Dass diese Tabuisierung
nicht ohne Folgen bleibt, ist auch aus den Umfrageergebnissen ablesbar. 76
Prozent geben an, die Häufigkeit beruflich bedingter Burnouts habe in ihrem
Umfeld in letzter Zeit zugenommen.
Unschärfen bei der Bestimmung, was
unter Burnout zu verstehen ist, werden zwar eingeräumt. 70 Prozent stimmen der
folgenden Aussage zu: „Burnout, also psychische oder körperliche
Überlastungsreaktionen gab es schon immer. Sie wurden nur anders
diagnostiziert.“ Nur etwas mehr als ein Drittel geht aber so weit, zu sagen, die
Diskussion um Burnout sei „übertrieben“ und die Diskussion
„überbewertet“.
Bei den Antworten auf die Frage, welche Faktoren
maßgeblich für das Zustandekommen eines Burnouts sind, ergibt sich eine klare
Abstufung.
„Wachsende Arbeitsverdichtung“ und „Termindruck“ stehen an
erster Stelle, gefolgt von „fehlender menschlicher und sozialer Anerkennung
durch die Vorgesetzten“. Letzterem wird ein merklich höheres Gewicht beigemessen
als einer „fehlenden fachlichen Anerkennung“.
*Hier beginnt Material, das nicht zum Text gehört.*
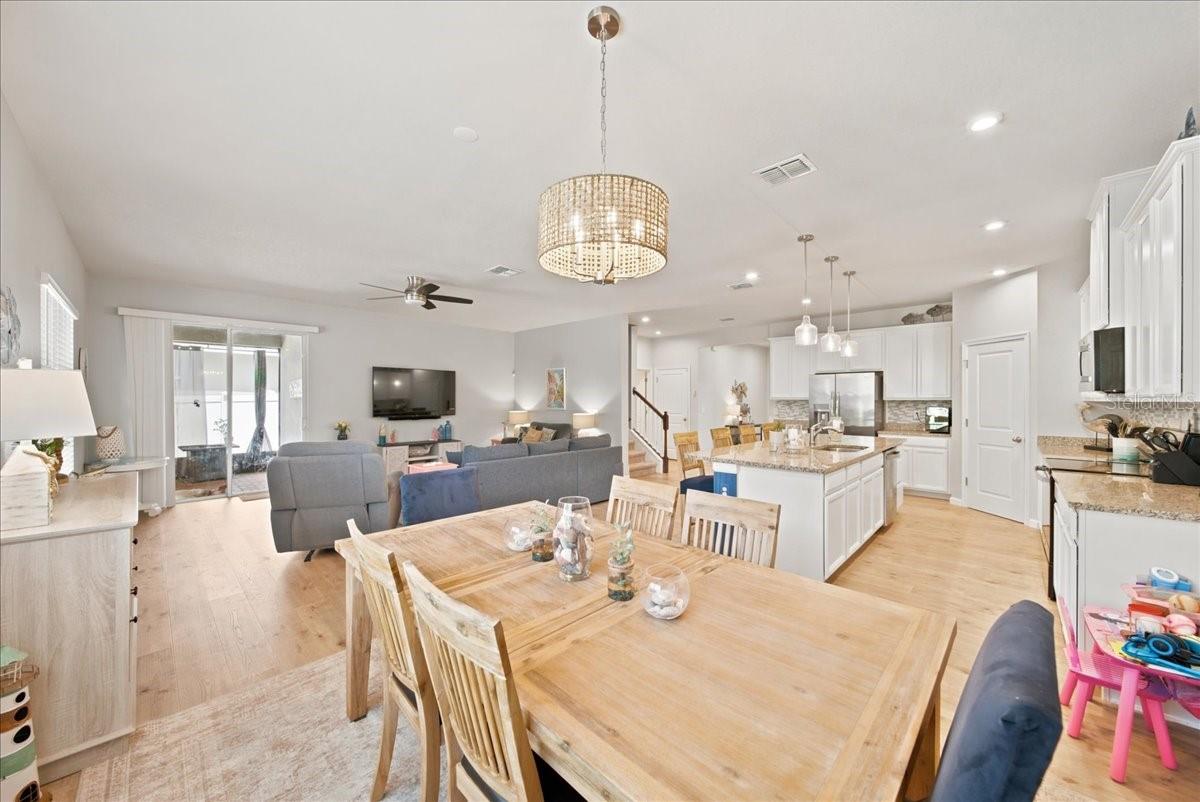 WILLOW BEND PH II - Residential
Unter den mehrheitlich noch
als relevant angesehenen Burnout-Ursachen steht die „Angst um den eigenen
Arbeitsplatz“ an letzter Stelle. Nur von einer Minderheit als potentielle
Burnout-Ursache angesehen werden eine „mangelnde Identifikation mit den
beruflichen Aufgaben“ oder eine „gefühlte oder tatsächliche Unterbezahlung“.
Die Antworten lassen Schlussfolgerungen darüber zu, was die Unternehmen (und
Vorgesetzte selbst in ihrer Führungsrolle) tun können, um den Druck auf
Arbeitnehmer zu reduzieren und Überlastungsreaktionen zu vermeiden – und was
eher nicht.
Hilfreich sind, gemessen an den Antworten, sicherlich ein
wertschätzender Führungsstil, aktives Feedback und die Gewährung von Autonomie
bei der Aufgabenerfüllung. Den Hauptursachen (Terminstress und Verdichtung) ist
damit jedoch nicht ohne weiteres beizukommen. Diese sind vielmehr Ergebnis einer
zunehmenden Rationalisierung von Arbeitsabläufen auf Grund ökonomischer
(Spar-)Vorgaben. Auf diese hat die Mehrzahl der Führungskräfte in mittleren
Führungsebenen kaum oder gar keinen Einfluss.
Daher überrascht es auch
nicht, dass die Befragten ihre eigenen Arbeitgeber recht kritisch bewerten, was
die Prävention von Burnouts anbelangt. Die Unternehmen erzielen hierbei Noten,
die je nach Fragegegenstand nur im Bereich zwischen Befriedigend und Ausreichend
liegen.
- Bewusstsein der Unternehmensleitung über die Grenzen der Belastbarkeit ihrer
- Führungskräfte und hochqualifizierten Fachkräfte: 3,7
- Bewusstsein Ihrer/Ihres unmittelbaren Vorgesetzten über Ihre persönlichen Grenzen der Belastbarkeit: 3,2
- Praktische Berücksichtigung dieser Belastungsgrenzen bei Arbeitsplatzbeschreibungen, Zielvereinbarungen etc. in ihrem Unternehmen: 3,6
- Quantität und Nutzbarkeit von betrieblichen Präventionsangeboten (z.B. Kurse des betrieblichen Gesundheitsmanagements): 3,5
- Qualität der Präventionsangebote: 3,5
Bekenntnis zur Eigenverantwortung
Führungskräfte
bekennen sich zu ihrer Eigenverantwortung bei der Abwendung von Burnout und
Überlastung. Fast alle (97 Prozent) stimmen der Aussage zu „Mehr noch als der
Arbeitgeber / Vorgesetzte bin ich für meine Gesunderhaltung selbst
verantwortlich.“ Knapp mehr als die Hälfte sieht ungenutzte Spielräume für einen
besseren Ausgleich von Karriere und Familienleben sowie für eine gesunde
Lebensführung.
Mehr als die Hälfte gibt, sich für die nächste Zeit
konkrete Änderungen beim Arbeits- und Freizeitverhalten vorgenommen zu haben und
zwar
- in Bezug auf die Arbeitszeit und die Arbeitsmethoden: 55 Prozent
- in Bezug auf das Freizeitverhalten: 60 Prozent
- in Bezug auf die Gesundheit (Sport, Ernährung etc.): 64 Prozent
Eine ausführliche Auswertung mit einer grafische Auswertung aller Fragen wurde unter www.manager-monitor.de veröffentlicht.